O ensino público, que é o acessível à maioria da população, é defasado e
compete com a evasão escolar – que por sua vez tem motivações sobretudo de
ordem econômica. Neste cenário, mais do que a falta de transparência na
atuação do Estado, e mais do que os vícios que eivam o funcionamento do poder
público, a questão da educação é o principal entrave ao desenvolvimento da
cidadania no Brasil. Conforme proclamado pela UNESCO,
“A educação pública de qualidade é uma das principais vias
para construção de uma sociedade mais justa, solidária e
democrática. Nesse sentido, constitui-se em uma poderosa
ferramenta para a mudança social.
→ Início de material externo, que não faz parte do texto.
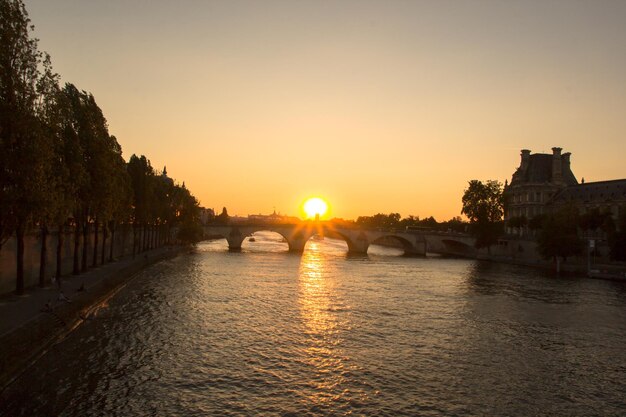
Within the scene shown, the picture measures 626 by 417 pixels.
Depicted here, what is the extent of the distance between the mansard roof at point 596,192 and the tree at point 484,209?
1920 cm

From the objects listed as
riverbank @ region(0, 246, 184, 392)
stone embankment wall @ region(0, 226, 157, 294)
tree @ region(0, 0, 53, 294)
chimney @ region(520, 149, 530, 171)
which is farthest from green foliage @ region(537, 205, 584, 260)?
tree @ region(0, 0, 53, 294)

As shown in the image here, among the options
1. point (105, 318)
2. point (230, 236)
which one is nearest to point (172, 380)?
point (105, 318)

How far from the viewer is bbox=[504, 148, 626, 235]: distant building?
125 meters

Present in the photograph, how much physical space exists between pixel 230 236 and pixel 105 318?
9232 centimetres

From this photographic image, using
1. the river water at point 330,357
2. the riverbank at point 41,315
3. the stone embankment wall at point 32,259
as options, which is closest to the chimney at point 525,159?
the river water at point 330,357

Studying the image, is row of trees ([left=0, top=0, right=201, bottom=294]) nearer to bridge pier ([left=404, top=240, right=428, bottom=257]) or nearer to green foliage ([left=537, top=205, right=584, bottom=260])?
green foliage ([left=537, top=205, right=584, bottom=260])

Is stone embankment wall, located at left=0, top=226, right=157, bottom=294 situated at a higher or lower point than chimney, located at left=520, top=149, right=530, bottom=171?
lower

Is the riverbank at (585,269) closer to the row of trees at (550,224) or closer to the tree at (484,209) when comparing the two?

Em primeiro lugar,
porque a educação é o elemento fundamental para o
desenvolvimento pessoal e para a realização da vocação de
ser humano. Segundo, porque é o caminho para formar
pessoas sensíveis para as questões que afetam a todos e a
grupos minoritários, para a prática da liberdade e para o
exercício da cidadania.” (UNESCO, 2005, pág. 11)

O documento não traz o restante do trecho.